Some people, on the other hand, don’t ever enter the limerent state.

And some people studying this topic don’t see infatuation and limerence as the same thing, with the former being positive and bearable, the latter a more troublesome condition.

So, what causes limerence? Read on if you like details about brain-related stuff. Victoria Fletcher, Daily Mail, explains in clear language:

Studies have shown brain chemical dopamine is at higher levels in those in love. Dopamine is key to our experiences of pleasure and pain, linked to desire, addiction, euphoria, and a surge may cause such acute feelings of reward that it makes love hard to give up.

Tests show that taking opioid drugs such as cocaine have a similar effect on dopamine as love.

A side effect of rising dopamine levels is a reduction in another chemical, serotonin, a key hormone in our moods and appetite.

Serotonin levels may fall in a similar way to those seen in people with obsessive-compulsive disorder, explaining why love can make us feel anxious and jittery.

The love chemical we are most familiar with is adrenaline. This hormone is why our heart races, palms sweat and mouth goes dry when we see the person we like.
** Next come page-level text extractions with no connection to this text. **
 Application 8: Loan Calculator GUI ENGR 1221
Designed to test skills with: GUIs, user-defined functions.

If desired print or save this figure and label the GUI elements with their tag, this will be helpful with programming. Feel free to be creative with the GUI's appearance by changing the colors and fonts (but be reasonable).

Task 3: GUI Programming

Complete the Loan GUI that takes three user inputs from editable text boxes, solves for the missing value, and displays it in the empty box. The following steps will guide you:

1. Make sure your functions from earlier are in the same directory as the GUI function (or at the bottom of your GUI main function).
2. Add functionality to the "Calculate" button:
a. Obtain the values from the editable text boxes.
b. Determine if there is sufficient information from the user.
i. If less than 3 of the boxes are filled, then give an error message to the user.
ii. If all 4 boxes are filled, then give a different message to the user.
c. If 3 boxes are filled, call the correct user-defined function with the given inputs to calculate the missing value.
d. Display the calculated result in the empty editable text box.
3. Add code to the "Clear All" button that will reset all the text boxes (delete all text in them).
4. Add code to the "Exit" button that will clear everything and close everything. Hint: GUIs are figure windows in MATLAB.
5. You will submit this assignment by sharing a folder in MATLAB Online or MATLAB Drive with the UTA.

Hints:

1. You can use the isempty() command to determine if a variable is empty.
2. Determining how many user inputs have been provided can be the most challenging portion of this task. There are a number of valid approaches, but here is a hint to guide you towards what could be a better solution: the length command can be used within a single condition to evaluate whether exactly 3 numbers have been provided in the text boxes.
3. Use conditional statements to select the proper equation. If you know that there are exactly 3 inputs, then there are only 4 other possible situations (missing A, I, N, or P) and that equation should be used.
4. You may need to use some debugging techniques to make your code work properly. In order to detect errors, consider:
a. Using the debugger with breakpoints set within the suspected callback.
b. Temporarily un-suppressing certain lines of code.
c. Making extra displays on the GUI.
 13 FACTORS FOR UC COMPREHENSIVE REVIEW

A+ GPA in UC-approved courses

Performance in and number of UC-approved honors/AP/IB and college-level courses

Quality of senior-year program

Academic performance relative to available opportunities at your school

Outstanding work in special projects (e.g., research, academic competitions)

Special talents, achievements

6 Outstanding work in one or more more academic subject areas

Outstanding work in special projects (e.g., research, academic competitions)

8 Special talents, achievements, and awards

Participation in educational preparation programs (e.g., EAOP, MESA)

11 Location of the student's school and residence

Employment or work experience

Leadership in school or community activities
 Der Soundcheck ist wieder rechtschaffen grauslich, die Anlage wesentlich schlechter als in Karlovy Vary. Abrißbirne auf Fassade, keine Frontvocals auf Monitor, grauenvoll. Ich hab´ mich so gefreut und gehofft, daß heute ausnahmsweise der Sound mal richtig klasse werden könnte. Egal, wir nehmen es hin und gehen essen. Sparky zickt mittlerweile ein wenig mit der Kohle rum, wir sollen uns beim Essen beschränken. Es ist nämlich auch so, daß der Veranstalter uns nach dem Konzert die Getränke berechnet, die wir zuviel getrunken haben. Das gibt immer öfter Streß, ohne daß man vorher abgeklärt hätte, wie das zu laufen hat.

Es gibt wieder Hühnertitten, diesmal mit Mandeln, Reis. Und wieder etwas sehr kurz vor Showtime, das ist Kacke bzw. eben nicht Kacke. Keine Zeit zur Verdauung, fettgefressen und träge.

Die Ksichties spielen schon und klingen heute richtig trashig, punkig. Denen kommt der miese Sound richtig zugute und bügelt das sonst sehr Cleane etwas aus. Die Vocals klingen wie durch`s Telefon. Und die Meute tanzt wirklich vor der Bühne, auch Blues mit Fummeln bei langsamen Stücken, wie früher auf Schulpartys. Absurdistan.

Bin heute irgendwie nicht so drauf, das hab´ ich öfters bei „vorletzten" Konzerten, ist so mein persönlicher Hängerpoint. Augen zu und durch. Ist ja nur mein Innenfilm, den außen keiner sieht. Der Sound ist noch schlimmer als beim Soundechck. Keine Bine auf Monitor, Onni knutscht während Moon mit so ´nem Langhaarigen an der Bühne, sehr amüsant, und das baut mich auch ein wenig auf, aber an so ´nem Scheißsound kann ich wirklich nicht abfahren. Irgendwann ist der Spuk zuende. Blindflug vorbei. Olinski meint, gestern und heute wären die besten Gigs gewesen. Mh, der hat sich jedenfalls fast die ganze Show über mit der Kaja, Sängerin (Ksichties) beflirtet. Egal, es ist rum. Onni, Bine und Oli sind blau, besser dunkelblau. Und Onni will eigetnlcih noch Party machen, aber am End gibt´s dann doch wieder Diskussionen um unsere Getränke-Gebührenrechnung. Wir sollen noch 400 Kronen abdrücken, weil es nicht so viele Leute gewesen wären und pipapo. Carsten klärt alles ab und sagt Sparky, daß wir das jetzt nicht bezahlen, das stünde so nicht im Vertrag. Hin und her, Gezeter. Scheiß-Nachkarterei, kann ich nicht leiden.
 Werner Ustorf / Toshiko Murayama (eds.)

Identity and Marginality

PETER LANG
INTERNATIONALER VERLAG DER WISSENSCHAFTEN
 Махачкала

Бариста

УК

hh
The same hormone is also released when we are frightened. This means that two people only vaguely attracted to one another can fall madly in love if they go through an exciting or scary experience together. It may also explain the lure of forbidden love.

Despite the “craziness” of it all, and despite efforts on the part of some limerence researchers, the upcoming DSM-5 does not appear to be including it as a diagnostic category. More studies are needed.